Mustafa KOCAMAN
AKLINIZDAN EVVEL, KALBİNİZİN YERİNDE OLUP OLMADIĞINA BAKIN!
AKLINIZDAN EVVEL, KALBİNİZİN YERİNDE OLUP OLMADIĞINA BAKIN!
İnsan olarak yeryüzüne ne kattığımız, ondan ne aldığımızla orantılıdır. Hayatla sürekli bir etkileşim içindeyiz çünkü. Ne yazık ki, bugün bu etkileşim hali, bizleri ilahi olandan gittikçe uzaklaştırmaktadır. Zira modern çöle dönmüş şu dünyada, niye var olduğunun bilincinde olmaktan ırak hayatlar sürmekteyiz maalesef. Bu durumun en acı yanı ise kaybolduğumuzun farkında bile olmadığımız. Halbuki bunun bir idrakine varabilsek, arayışlarımız bizi İbrahim yapacak. O zaman yere değil, gökyüzüne çevireceğiz bakışlarımızı. Ve kendi dışımızda bir evrenin varlığına şahid olacağız. Çok uzaklardan bakacağız bu canlı küreye. İşte o an “Dünya, neydi acaba?” sorusu düşecek aklımıza ilk defa.
Neydi peki dünya?
Dünya iki kelimeyle bizim hareket alanımızdır. Burada doğar, yaşar ve ölürüz. Geçmişimiz, geleceğimiz bu yuvarlak içinde şekillenir. Hüznümüz, sevincimiz, öfkemiz, korkularımız hep burada anlam kazanır.
Dünya hayatı ise bizlerin sınandığı, içinde cennet ve cehennemi taşıyan bir zaman dilimidir. Kuran’ın ifadesiyle ‘bir oyun ve eğlence’ kadar da kısadır.
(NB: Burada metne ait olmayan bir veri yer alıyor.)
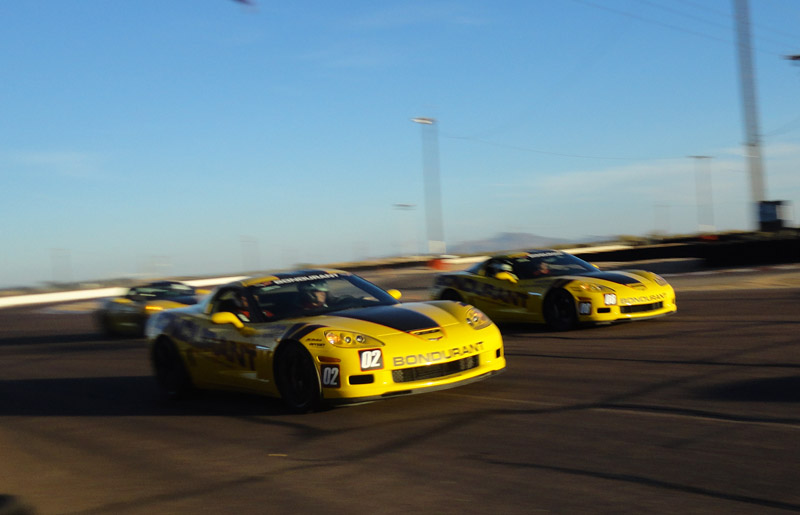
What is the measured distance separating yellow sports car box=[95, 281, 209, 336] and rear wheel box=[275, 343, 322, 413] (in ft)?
28.8

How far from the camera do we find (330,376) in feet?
22.8

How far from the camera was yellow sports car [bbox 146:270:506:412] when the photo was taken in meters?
6.93

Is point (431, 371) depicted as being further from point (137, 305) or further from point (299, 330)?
point (137, 305)

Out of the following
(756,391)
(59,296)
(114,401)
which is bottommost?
(114,401)

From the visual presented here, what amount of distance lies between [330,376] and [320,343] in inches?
11.4

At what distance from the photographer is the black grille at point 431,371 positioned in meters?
6.93

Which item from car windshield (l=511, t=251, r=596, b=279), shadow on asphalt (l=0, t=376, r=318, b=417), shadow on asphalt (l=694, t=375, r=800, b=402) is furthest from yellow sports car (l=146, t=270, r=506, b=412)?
car windshield (l=511, t=251, r=596, b=279)

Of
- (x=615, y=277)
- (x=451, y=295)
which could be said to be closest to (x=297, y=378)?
(x=615, y=277)

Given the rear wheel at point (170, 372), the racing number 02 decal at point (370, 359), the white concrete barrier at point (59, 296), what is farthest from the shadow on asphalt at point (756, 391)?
the white concrete barrier at point (59, 296)

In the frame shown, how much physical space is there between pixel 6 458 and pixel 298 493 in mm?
2912

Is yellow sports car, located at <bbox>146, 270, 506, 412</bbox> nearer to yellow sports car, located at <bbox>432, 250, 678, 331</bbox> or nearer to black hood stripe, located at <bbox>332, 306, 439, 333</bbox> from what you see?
black hood stripe, located at <bbox>332, 306, 439, 333</bbox>

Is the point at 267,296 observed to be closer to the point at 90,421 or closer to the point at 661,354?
the point at 90,421

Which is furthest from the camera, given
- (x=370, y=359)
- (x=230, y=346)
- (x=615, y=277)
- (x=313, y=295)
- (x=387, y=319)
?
(x=615, y=277)

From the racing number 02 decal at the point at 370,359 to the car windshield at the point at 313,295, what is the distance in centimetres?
109
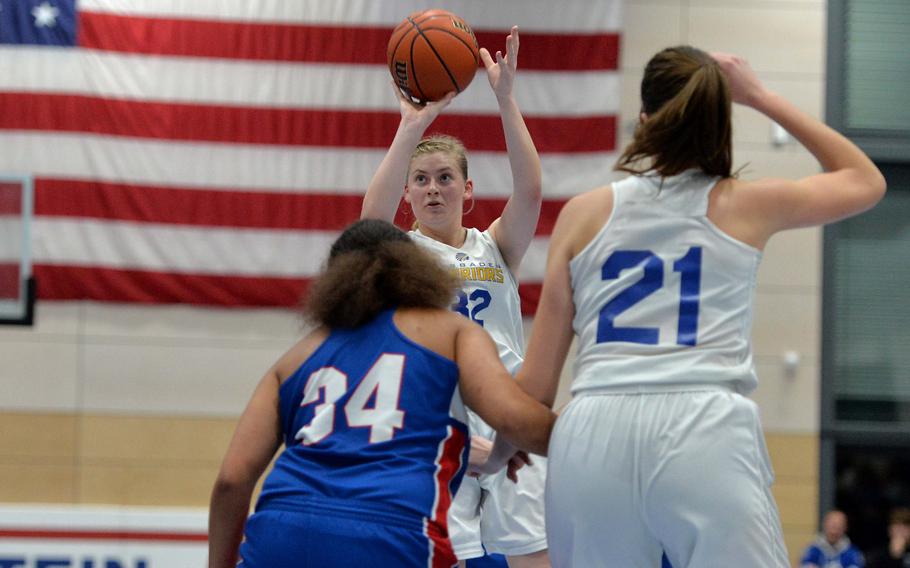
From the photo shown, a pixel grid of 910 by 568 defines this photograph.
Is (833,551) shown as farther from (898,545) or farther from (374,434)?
(374,434)

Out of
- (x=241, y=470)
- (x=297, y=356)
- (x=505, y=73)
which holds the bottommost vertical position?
(x=241, y=470)

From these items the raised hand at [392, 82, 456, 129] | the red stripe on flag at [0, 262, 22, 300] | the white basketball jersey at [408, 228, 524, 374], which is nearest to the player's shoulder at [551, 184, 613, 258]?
the raised hand at [392, 82, 456, 129]

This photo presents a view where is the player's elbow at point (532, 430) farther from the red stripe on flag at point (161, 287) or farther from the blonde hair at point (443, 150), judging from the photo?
the red stripe on flag at point (161, 287)

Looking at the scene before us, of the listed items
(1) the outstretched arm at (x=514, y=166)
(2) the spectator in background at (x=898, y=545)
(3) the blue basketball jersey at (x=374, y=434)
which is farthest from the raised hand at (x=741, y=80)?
(2) the spectator in background at (x=898, y=545)

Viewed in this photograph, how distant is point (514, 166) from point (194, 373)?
6.57 metres

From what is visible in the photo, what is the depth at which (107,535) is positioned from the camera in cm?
690

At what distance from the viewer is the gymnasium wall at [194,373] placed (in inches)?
400

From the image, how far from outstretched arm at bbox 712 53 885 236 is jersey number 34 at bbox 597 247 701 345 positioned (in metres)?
0.22

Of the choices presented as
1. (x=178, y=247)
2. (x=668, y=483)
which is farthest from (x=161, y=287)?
(x=668, y=483)

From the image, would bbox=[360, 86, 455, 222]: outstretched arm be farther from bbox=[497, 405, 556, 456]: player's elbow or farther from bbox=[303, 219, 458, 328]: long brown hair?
bbox=[497, 405, 556, 456]: player's elbow

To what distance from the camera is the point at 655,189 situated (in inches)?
112

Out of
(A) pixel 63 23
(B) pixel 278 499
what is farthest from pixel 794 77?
(B) pixel 278 499

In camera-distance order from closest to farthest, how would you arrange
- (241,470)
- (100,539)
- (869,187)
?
(241,470)
(869,187)
(100,539)

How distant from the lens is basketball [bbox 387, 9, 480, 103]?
4.42 meters
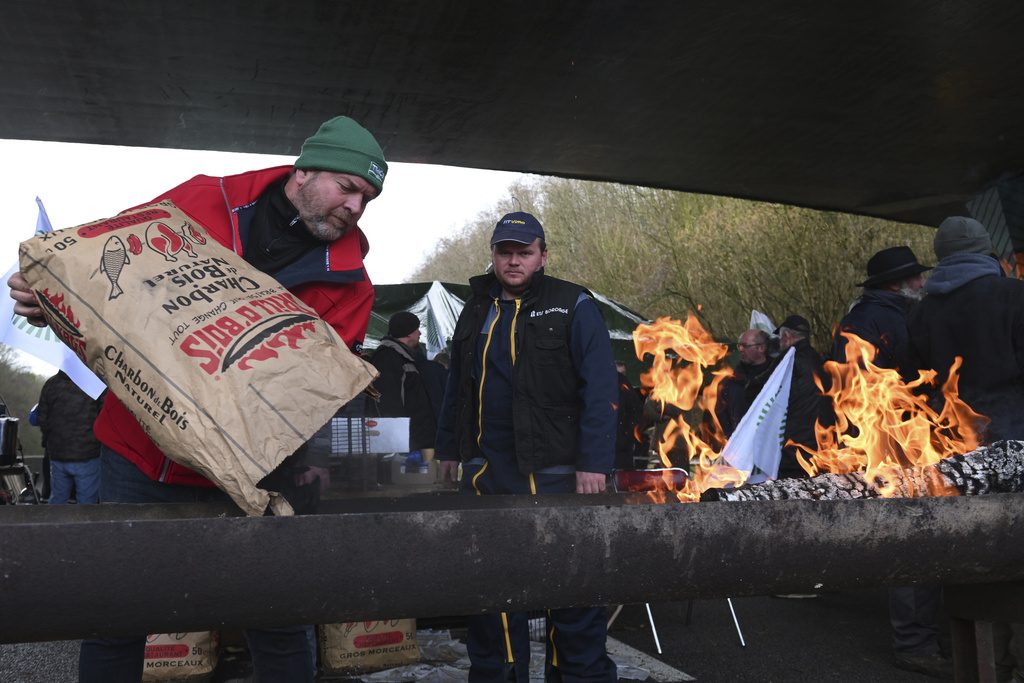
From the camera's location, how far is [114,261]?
6.48 ft

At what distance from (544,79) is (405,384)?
7.96 ft

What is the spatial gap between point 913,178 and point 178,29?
277 inches

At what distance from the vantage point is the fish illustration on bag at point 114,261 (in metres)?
1.93

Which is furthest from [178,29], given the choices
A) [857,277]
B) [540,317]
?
[857,277]

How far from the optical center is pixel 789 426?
19.3ft

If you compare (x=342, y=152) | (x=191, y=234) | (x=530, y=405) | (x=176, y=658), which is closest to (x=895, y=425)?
(x=530, y=405)

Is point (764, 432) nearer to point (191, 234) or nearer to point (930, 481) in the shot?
point (930, 481)

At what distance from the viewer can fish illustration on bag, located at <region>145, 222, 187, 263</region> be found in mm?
2047

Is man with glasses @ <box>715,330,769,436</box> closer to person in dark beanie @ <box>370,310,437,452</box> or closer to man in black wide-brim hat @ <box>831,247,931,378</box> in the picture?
man in black wide-brim hat @ <box>831,247,931,378</box>

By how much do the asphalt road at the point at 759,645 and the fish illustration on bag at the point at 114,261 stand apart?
3.22 m

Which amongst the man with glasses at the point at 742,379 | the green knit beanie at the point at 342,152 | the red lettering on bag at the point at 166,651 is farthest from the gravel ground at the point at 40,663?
the man with glasses at the point at 742,379

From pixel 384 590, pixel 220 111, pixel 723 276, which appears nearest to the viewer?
pixel 384 590

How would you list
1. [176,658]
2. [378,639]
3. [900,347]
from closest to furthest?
[176,658] < [378,639] < [900,347]

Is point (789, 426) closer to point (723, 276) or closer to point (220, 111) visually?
point (220, 111)
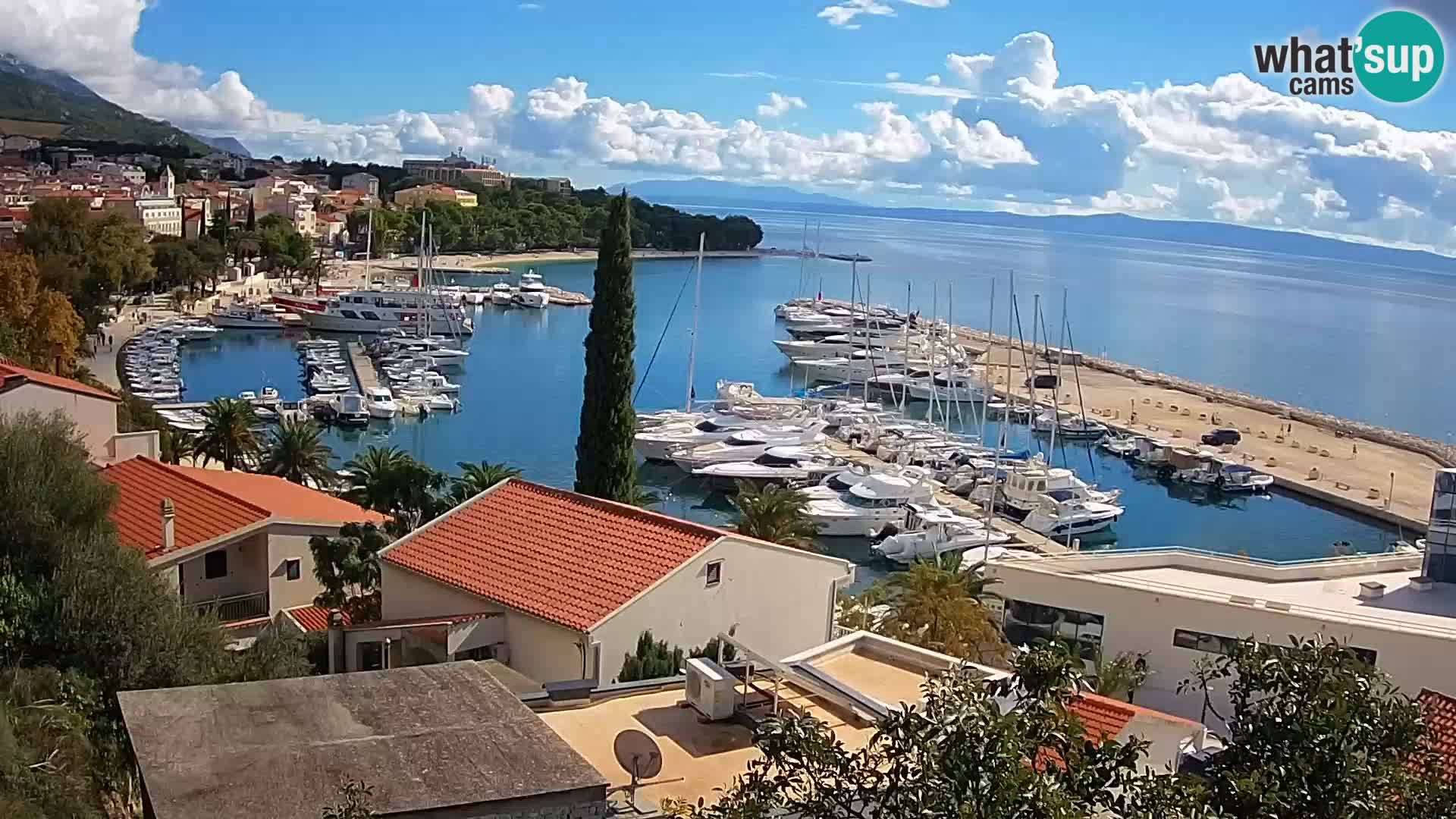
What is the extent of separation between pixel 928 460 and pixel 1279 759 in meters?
35.3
Bu zaman akıp giderken insan önce dikey( bebeklikten-gençliğe) sonrada yatay (gençlikten yaşlılığa) bir değişim gösterir. Dikeyde değişim ne kadar Hakk çizgide olursa, yatayda bu durum devamlı bir olgunlaşma gösterir. Böylece insan, rabbinin gösterdiği sorumluluk sahası içerisinde hayatın derinliklerine doğru kök salar.
Aslında yaratılmış olmak, bizatihi her varlığın kendinde bir sorumluluk, yük taşıma potansiyeline sahip olduğunu gösterir. Bir arıyı düşünün mesela. Kendi yiyeceğinden daha fazla bal üretiyor, insanın tüketimine sunuyor. Bunun için dolaşmadık kapı bırakmıyor. Ne için peki? Kendisine bırakılsa böyle bir yükün altına girer mi acaba! Ama hayat içerisinde rabbinin kendisine yüklediği bir anlam var. O da bunun öneminin, sorumluluğunun farkında hareket ediyor. Küçücük bir arı yaptığı işle rabbinin lütfuna mazhar olsun da, bizler bu rahmetten geri kalalım.
İnsanlığın bugünü ise arı değil, bir mantar kadar bile hayata bir şey katmıyor. En azından genel resim böyle. Aksine çalıyor habire. Kendinden, çevresinden, gökyüzünden, yeryüzünden v.s. Şimdilerde, önümüzdeki yüzyılda sıcaklıktaki 2-4 derecelik artışın ne türden sorunlara yol açacağı ile ilgili felaket senaryoları yazılıp çiziliyor. Bu yorumlar gelişen teknoloji ve onu besleyen tüketim çılgınlığının dünyadan neler götürdüğünü gösteren tipik bir örnek.
Irak, Afganistan, Filistin, kara kıta Afrika, v.s. İnsan olma, insan gibi yaşama hakları ellerinden alınan beldeler. Buraları da sefil hale getiren insan. Hatırlayın! Gittiği yeni kıta Amerika’da kuş avlar gibi yerli halkı katleden, hayvan gözüyle baktığı Afrika’nın insanlarını çalıp sömüren işte bu yamyamlar. Yıl bilmem kaç, hemen yanı başımızda Irak’ta yine aynı şaşı akıl, kardeşlerimizi katlediyor. Keza yıllardır Filistinli kardeşlerimiz siyonist katillerin zulmüyle kıvranıyor. Bizde çizilmiş sınırların ardından öylece bakıyoruz maalesef.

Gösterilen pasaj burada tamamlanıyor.